An effective way to reduce the runtime of max-flow algorithms is to augment it with a global relabeling heuristic [18]. Global relabeling is done by first doing a breadth-first search through the residual network from the sink. All nodes reached this way has their distance label updated to the distance found from the sink. Then the distance label of the source node is set to |V|, and breadth-first search is done through the residual network from the source. The nodes reached this way has their distance labels updated to |V| plus the distance from the source.

We attempted to implement global relabeling in two different ways. Both of these attempts tried to do global relabeling on the CPU which may be the source of the problems that was encountered. The first attempt took an asynchronous approach. We created an extra CPU thread to run the global relabeling operation, and set it to run every |V|/2 iterations. We also changed the device code to handle the asynchronous height updates. The main issue with this approach is that it requires global atomic operations issued by the CPU, however the global atomic function in CUDA is only available in device code. Using compiler builtins for atomics also failed.

The second attempt tried to use blocking to implement global relabeling. After every |V|/2 iteration we would block all executing GPUs when the current running kernel is finished. Then we would run the global relabeling operation. Blocking the GPUs requires implementing a custom worker in Groute, and some problems occured during the end of executing preventing the program from terminating. The reason this attempt failed is less clear than the first attempt, and a part of the problem may be internal to Groute.

A part of the problem with using the distributed worklist provided by Groute is that it may end the computations if it blocks for 5 seconds. The error message provided if this happens is unclear and only suggests changing the sizes of the lists used for communication. Further attempts to solve this problem was not successful given the time limit set by NTNU for this thesis. However, we suggest a solution to this problem in the future work section in the final chapter.

We nevertheless managed to develop and implement a multi-GPU version of the above max flow algorithm which ran correctly on most of the benchmarks we tested. Results and analysis of these benchmarks are provided in the next chapter.

# Chapter 4

# Benchmarking

In this chapter we describe and discuss the benchmarking results for our implementation on an NVIDIA DGX-2 on two, three, and four GPUs. The benchmarking is done using synthetic graphs, and the results are compared with a simple single thread CPU implementation and the single GPU implementation found in Gunrock. We first present the datasets, hardware, and software used during benchmarking. Then we present the results of the benchmarking, and discuss the results.

## 4.1 Datasets

We used three genrmf graphs of different sizes to see how well the implementation performs. Genrmf graphs are graphs made of square grids of vertices [3]. A single square grid of nodes is called a frame. Each node in a frame is connected to its neighbours and to a random node in the next frame. The source node is in a corner of the first frame, and the sink is in the opposite corner of the last frame.

(Task instructions)
1. In the max-flow passage, swap "Groute" for "Gunrock" and write out everything from "The second attempt" down to "internal to Groute.".
2. According to the max-flow passage, on which numbers of GPUs was the implementation benchmarked? List them all.
The material after this point has no connection to the max-flow passage.

(Data extract)
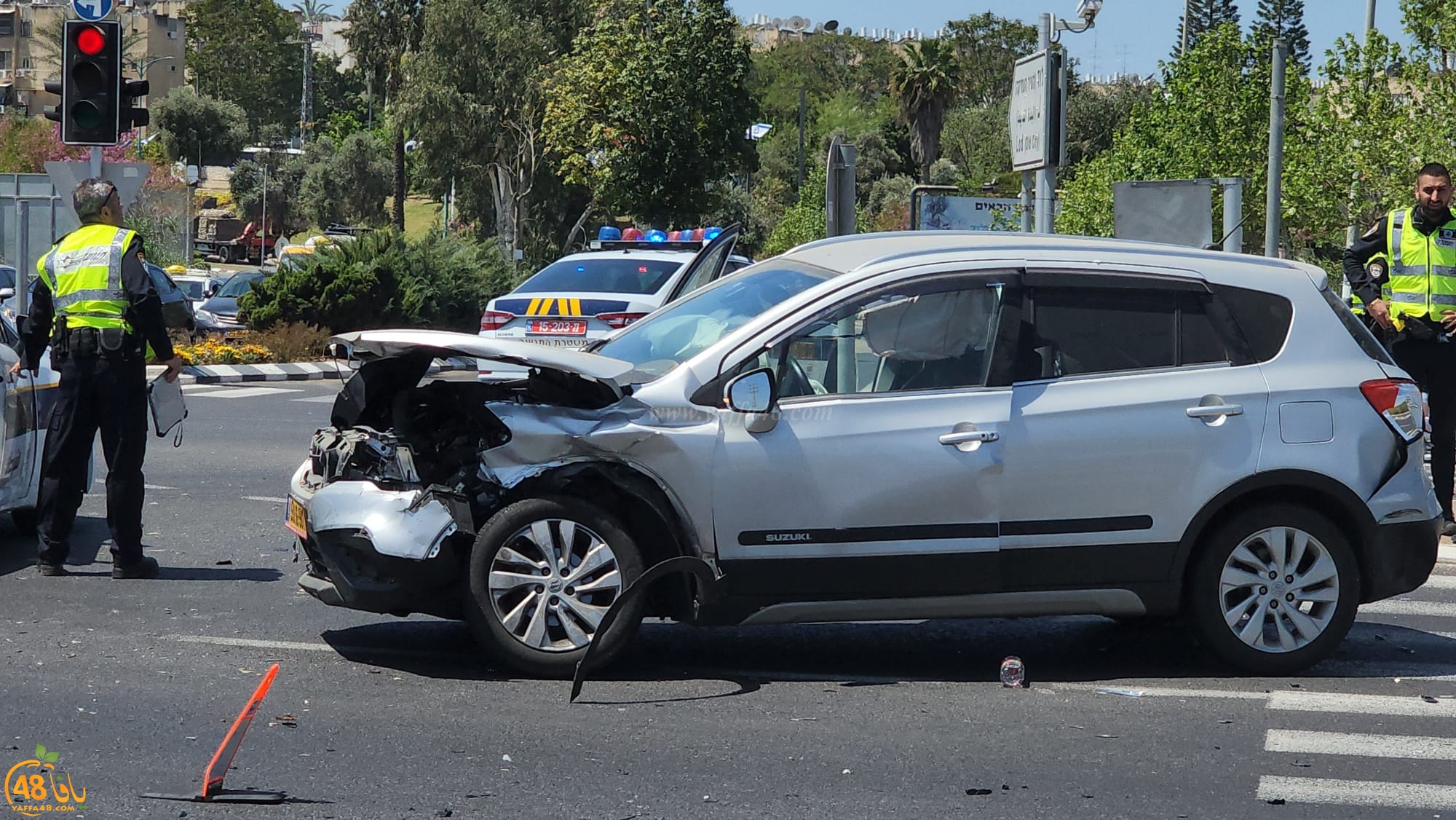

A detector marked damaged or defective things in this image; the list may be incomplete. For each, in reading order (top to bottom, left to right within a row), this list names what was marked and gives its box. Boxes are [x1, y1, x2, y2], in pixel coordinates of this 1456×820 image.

--

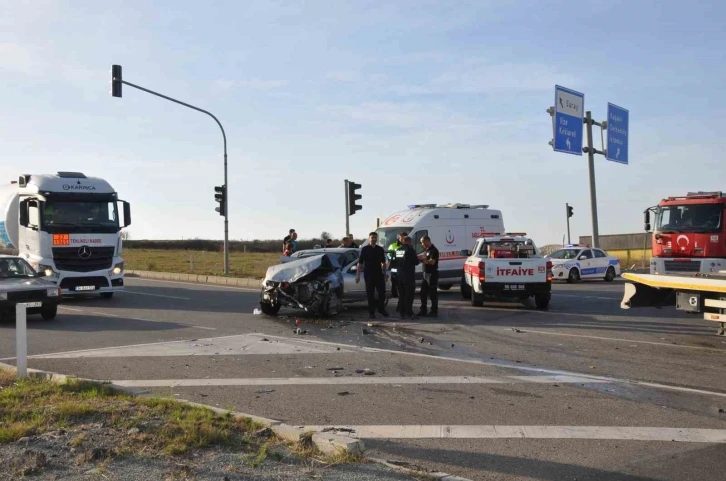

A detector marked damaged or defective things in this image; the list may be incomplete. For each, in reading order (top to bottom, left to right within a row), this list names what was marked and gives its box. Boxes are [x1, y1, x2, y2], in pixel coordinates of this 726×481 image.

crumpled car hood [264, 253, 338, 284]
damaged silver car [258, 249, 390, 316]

(Results by task)
1.
The second attempt tried to use blocking to implement global relabeling. After every |V|/2 iteration we would block all executing GPUs when the current running kernel is finished. Then we would run the global relabeling operation. Blocking the GPUs requires implementing a custom worker in Gunrock, and some problems occured during the end of executing preventing the program from terminating. The reason this attempt failed is less clear than the first attempt, and a part of the problem may be internal to Gunrock.

2. two, three, four